- Problem requirements
Word for word, transcribe every line below.

- Data under study
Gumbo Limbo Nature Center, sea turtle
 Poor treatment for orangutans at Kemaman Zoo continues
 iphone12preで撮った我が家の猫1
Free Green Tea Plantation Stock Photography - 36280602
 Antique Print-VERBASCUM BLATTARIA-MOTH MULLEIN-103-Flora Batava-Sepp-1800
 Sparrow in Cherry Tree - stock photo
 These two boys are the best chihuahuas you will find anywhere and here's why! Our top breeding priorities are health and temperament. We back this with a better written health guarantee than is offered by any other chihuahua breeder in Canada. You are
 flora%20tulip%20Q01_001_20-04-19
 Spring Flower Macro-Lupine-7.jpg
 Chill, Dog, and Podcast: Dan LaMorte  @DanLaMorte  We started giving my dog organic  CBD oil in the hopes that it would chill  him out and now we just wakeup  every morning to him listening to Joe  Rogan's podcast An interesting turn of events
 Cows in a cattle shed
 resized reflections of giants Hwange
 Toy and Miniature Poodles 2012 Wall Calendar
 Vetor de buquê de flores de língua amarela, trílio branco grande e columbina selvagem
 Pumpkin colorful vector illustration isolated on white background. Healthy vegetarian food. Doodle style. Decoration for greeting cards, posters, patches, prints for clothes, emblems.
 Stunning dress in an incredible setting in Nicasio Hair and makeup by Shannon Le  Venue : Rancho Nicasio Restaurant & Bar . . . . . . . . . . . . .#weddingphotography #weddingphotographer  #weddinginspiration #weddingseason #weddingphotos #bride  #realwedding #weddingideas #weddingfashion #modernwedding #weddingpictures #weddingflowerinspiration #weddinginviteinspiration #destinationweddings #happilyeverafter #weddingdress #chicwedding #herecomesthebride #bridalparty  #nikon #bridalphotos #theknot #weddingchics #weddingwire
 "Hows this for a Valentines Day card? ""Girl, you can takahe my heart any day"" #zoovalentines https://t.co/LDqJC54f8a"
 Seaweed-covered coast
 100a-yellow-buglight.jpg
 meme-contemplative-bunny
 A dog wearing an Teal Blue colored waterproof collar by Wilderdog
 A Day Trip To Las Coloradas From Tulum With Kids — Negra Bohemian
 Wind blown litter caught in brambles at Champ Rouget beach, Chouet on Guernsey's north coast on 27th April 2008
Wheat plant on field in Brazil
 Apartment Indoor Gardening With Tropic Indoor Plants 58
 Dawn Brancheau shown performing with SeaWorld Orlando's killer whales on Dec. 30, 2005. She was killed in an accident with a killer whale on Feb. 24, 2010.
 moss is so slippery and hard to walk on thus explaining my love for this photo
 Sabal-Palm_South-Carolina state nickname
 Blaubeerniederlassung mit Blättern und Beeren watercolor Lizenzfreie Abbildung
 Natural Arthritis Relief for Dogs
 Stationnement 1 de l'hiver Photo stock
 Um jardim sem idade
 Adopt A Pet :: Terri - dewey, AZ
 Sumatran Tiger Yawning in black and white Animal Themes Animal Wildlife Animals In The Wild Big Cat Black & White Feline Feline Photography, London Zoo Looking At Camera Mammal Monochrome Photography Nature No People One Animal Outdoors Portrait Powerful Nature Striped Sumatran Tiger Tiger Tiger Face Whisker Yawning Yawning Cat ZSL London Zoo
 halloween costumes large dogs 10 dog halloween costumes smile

- Reply
Gumbo Limbo Nature Center, sea turtle
 Poor treatment for orangutans at Kemaman Zoo continues
 iphone12preで撮った我が家の猫1
Free Green Tea Plantation Stock Photography - 36280602
 Antique Print-VERBASCUM BLATTARIA-MOTH MULLEIN-103-Flora Batava-Sepp-1800
 Sparrow in Cherry Tree - stock photo
 These two boys are the best chihuahuas you will find anywhere and here's why! Our top breeding priorities are health and temperament. We back this with a better written health guarantee than is offered by any other chihuahua breeder in Canada. You are
 flora%20tulip%20Q01_001_20-04-19
 Spring Flower Macro-Lupine-7.jpg
 Chill, Dog, and Podcast: Dan LaMorte  @DanLaMorte  We started giving my dog organic  CBD oil in the hopes that it would chill  him out and now we just wakeup  every morning to him listening to Joe  Rogan's podcast An interesting turn of events
 Cows in a cattle shed
 resized reflections of giants Hwange
 Toy and Miniature Poodles 2012 Wall Calendar
 Vetor de buquê de flores de língua amarela, trílio branco grande e columbina selvagem
 Pumpkin colorful vector illustration isolated on white background. Healthy vegetarian food. Doodle style. Decoration for greeting cards, posters, patches, prints for clothes, emblems.
 Stunning dress in an incredible setting in Nicasio Hair and makeup by Shannon Le  Venue : Rancho Nicasio Restaurant & Bar . . . . . . . . . . . . .#weddingphotography #weddingphotographer  #weddinginspiration #weddingseason #weddingphotos #bride  #realwedding #weddingideas #weddingfashion #modernwedding #weddingpictures #weddingflowerinspiration #weddinginviteinspiration #destinationweddings #happilyeverafter #weddingdress #chicwedding #herecomesthebride #bridalparty  #nikon #bridalphotos #theknot #weddingchics #weddingwire
 "Hows this for a Valentines Day card? ""Girl, you can takahe my heart any day"" #zoovalentines https://t.co/LDqJC54f8a"
 Seaweed-covered coast
 100a-yellow-buglight.jpg
 meme-contemplative-bunny
 A dog wearing an Teal Blue colored waterproof collar by Wilderdog
 A Day Trip To Las Coloradas From Tulum With Kids — Negra Bohemian
 Wind blown litter caught in brambles at Champ Rouget beach, Chouet on Guernsey's north coast on 27th April 2008
Wheat plant on field in Brazil
 Apartment Indoor Gardening With Tropic Indoor Plants 58
 Dawn Brancheau shown performing with SeaWorld Orlando's killer whales on Dec. 30, 2005. She was killed in an accident with a killer whale on Feb. 24, 2010.
 moss is so slippery and hard to walk on thus explaining my love for this photo
 Sabal-Palm_South-Carolina state nickname
 Blaubeerniederlassung mit Blättern und Beeren watercolor Lizenzfreie Abbildung
 Natural Arthritis Relief for Dogs
 Stationnement 1 de l'hiver Photo stock
 Um jardim sem idade
 Adopt A Pet :: Terri - dewey, AZ
 Sumatran Tiger Yawning in black and white Animal Themes Animal Wildlife Animals In The Wild Big Cat Black & White Feline Feline Photography, London Zoo Looking At Camera Mammal Monochrome Photography Nature No People One Animal Outdoors Portrait Powerful Nature Striped Sumatran Tiger Tiger Tiger Face Whisker Yawning Yawning Cat ZSL London Zoo
 halloween costumes large dogs 10 dog halloween costumes smile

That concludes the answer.